The summit will also be an opportunity for France and India to showcase their soft power in an area that is likely to be a game changer in the not too distant future. Following the AI Action Summit, President Maron also announced an investment of €109 million in artificial intelligence projects in France over the coming years, comparing it to the size of the US Stargate project.
“The first battle for Europeans is to invest, invest, invest…If we regulate before we innovate, we won’t have any innovation and people will say, ‘We have great regulation in Europe, but we don’t have a single player.’” President Macron was quoted as saying by Bloomberg.
Who will attend the Paris AI summit?
The AI Summit in Paris will be graced by many global leaders including Chinese Vice Premier Zhang, German Chancellor Olaf Scholz, Canada Prime Minister Justin Trudeau, Greek Prime Minister Kyriakos Mitsotaki, President of the European Commission Ursula Von Der Leyen and UN Secretary General Antonio Guterres.
US Vice President JD Vance will also be present at the summit, marking Donald Trump’s deputy’s first foreign trip since the new administration took over on 20 January.
Apart from the political leaders, Alphabet CEO Sundar Pichai, Microsoft President Brad Smith and OpenAI CEO Sam Altman are scheduled to give talks at the AI Action Summit.
While xAI Chief Elon Musk and DeepSeek founder Liang Wenfeng have both been invited to the Paris Summit, it isn’t yet clear if the two tech leaders will be attend the gathering.
What are the likely outcomes of the France AI summit?
The first such AI summit was held in the UK in 2023 and resulted in a 28 page non-binding agreement between the participants to tackle risks related to AI. In a follow up summit the next year in South Korea, a pledge was taken to set up a network of public AI safety instistutes for advancing research and testing, AP reported.
While the risk posed by AI will still be a high priority at the Paris Summit, France is hoping to get all the participating governments to agree on commitments regarding the development of ethical, democratic and environmentally sustainable AI.
“It’s about establishing the rules of the game.
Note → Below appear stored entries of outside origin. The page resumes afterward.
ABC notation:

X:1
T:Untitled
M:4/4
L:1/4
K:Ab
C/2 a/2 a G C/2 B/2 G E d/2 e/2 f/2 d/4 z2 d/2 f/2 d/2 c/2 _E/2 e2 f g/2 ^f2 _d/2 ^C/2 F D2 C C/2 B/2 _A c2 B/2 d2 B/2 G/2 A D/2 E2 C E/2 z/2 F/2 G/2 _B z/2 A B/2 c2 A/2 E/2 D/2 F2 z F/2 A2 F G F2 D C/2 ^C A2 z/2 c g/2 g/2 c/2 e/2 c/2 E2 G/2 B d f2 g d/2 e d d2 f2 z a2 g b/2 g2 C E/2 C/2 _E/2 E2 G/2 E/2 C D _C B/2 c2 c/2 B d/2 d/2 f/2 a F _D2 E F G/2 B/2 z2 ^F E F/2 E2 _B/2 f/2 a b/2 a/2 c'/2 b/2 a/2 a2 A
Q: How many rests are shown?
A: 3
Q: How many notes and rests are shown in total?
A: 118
AI cannot be the Wild West.” President Emmanuel Macron recently told France’s La Provence newspaper.
What will be India’s position in the AI debate?
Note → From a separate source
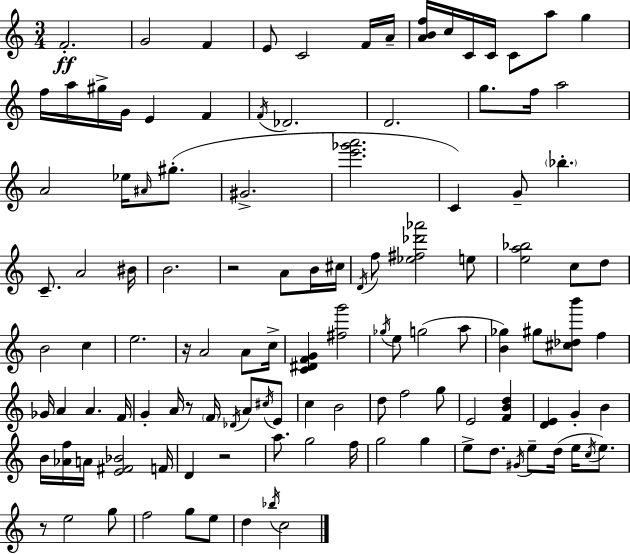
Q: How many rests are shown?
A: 5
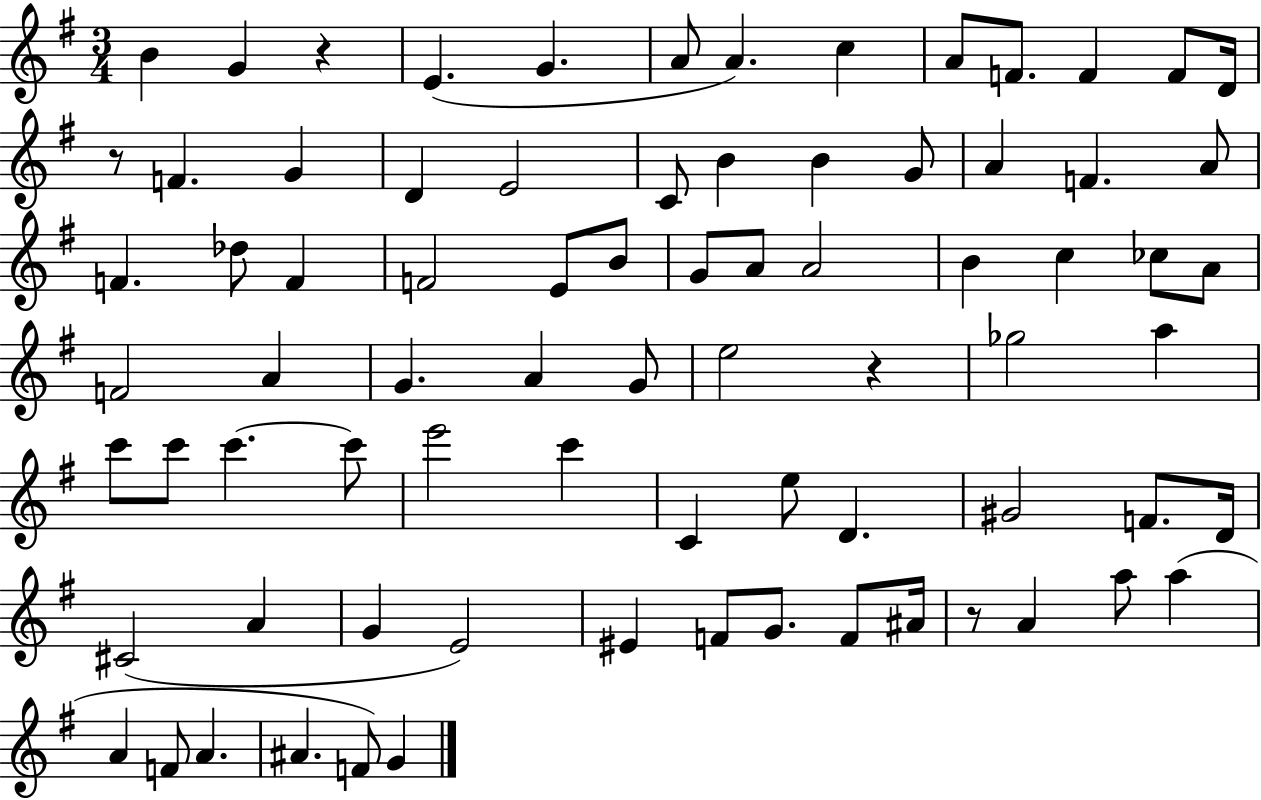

PM Modi is likely to lend their support to the open source AIs such as France’s Mistral AI, US’ Meta AI and China’s DeepSeek over the close source models honed by companies like OpenAI, Google and Anthropic.
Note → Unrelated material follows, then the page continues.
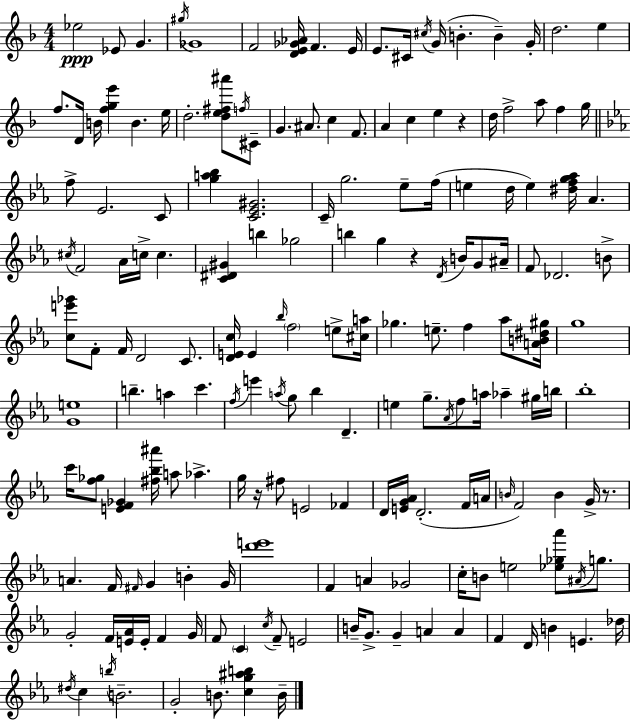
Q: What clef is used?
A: treble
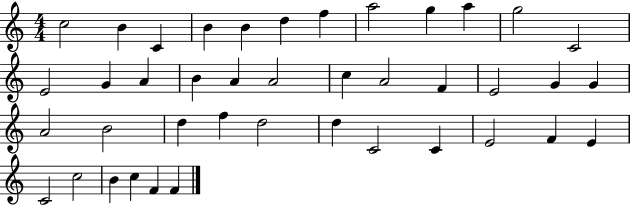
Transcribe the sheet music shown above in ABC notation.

Recently, Indian IT Minister Ashwini Vaishnaw had already praised DeepSeek after the low-cost AI managed to compete with the likes of ChatGPT and Gemini. Vaishnaw had said that the privacy related concerns of DeepSeek can be handled by hosting it on Indian servers.
“DeepSeek is open source; we will host it on Indian servers soon… It is an open-source model. Like LLaMA (LLM by Meta), which is open source, this too can be hosted on Indian servers,” Vaishnaw had recently said.
Indian foreign secretary Vikram Misri while speaking about the AI Summit last week said, “Artificial Intelligence is bound to have and is already having profound impact across all sectors of the economy, polity, society, and governance. And therefore, summits such as the AI Action Summit are both significant and timely.”